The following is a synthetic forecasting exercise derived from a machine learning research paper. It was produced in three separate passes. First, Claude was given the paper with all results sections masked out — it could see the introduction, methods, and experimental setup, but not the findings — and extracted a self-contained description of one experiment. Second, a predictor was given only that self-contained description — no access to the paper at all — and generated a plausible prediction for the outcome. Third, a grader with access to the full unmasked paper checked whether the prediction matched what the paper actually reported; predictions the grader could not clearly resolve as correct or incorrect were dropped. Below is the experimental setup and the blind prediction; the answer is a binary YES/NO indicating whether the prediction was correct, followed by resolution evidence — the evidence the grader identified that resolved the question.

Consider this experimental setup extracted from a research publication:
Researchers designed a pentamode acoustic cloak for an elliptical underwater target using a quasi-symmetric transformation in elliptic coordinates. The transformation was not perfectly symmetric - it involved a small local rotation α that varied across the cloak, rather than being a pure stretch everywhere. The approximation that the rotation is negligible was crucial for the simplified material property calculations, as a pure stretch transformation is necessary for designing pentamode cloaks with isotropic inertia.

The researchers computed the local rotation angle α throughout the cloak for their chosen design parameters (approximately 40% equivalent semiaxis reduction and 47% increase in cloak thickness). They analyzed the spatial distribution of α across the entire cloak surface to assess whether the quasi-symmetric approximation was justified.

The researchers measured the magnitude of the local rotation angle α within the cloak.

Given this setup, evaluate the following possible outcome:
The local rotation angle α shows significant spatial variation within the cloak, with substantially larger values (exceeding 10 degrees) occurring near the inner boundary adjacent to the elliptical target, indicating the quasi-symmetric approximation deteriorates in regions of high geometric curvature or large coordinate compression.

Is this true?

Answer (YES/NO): NO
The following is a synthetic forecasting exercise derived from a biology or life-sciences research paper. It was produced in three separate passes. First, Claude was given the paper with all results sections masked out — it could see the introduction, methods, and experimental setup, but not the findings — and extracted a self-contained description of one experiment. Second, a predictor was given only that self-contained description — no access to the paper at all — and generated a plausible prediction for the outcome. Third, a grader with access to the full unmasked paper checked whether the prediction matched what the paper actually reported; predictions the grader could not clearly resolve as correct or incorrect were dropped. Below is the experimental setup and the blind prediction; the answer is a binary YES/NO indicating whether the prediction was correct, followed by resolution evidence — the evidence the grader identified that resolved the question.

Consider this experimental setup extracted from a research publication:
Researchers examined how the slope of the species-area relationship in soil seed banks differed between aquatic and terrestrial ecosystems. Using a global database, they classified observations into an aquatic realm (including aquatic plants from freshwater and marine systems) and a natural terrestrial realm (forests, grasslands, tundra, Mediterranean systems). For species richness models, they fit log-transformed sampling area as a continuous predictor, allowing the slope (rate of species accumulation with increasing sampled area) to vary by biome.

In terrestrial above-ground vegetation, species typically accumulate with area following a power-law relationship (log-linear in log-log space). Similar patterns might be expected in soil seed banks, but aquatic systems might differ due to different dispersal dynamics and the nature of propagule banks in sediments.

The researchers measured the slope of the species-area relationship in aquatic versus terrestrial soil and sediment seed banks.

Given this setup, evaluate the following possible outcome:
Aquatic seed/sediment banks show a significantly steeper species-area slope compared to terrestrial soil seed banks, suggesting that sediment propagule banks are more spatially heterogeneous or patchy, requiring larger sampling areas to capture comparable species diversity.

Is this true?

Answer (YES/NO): NO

----

▸ THE PROBLEM
In the listing above, find the line containing "Researchers designed a" and the line containing "The researchers computed", then repeat those two lines and everything between them exactly.

▸ TASK OUTPUT
Researchers designed a pentamode acoustic cloak for an elliptical underwater target using a quasi-symmetric transformation in elliptic coordinates. The transformation was not perfectly symmetric - it involved a small local rotation α that varied across the cloak, rather than being a pure stretch everywhere. The approximation that the rotation is negligible was crucial for the simplified material property calculations, as a pure stretch transformation is necessary for designing pentamode cloaks with isotropic inertia.

The researchers computed the local rotation angle α throughout the cloak for their chosen design parameters (approximately 40% equivalent semiaxis reduction and 47% increase in cloak thickness). They analyzed the spatial distribution of α across the entire cloak surface to assess whether the quasi-symmetric approximation was justified.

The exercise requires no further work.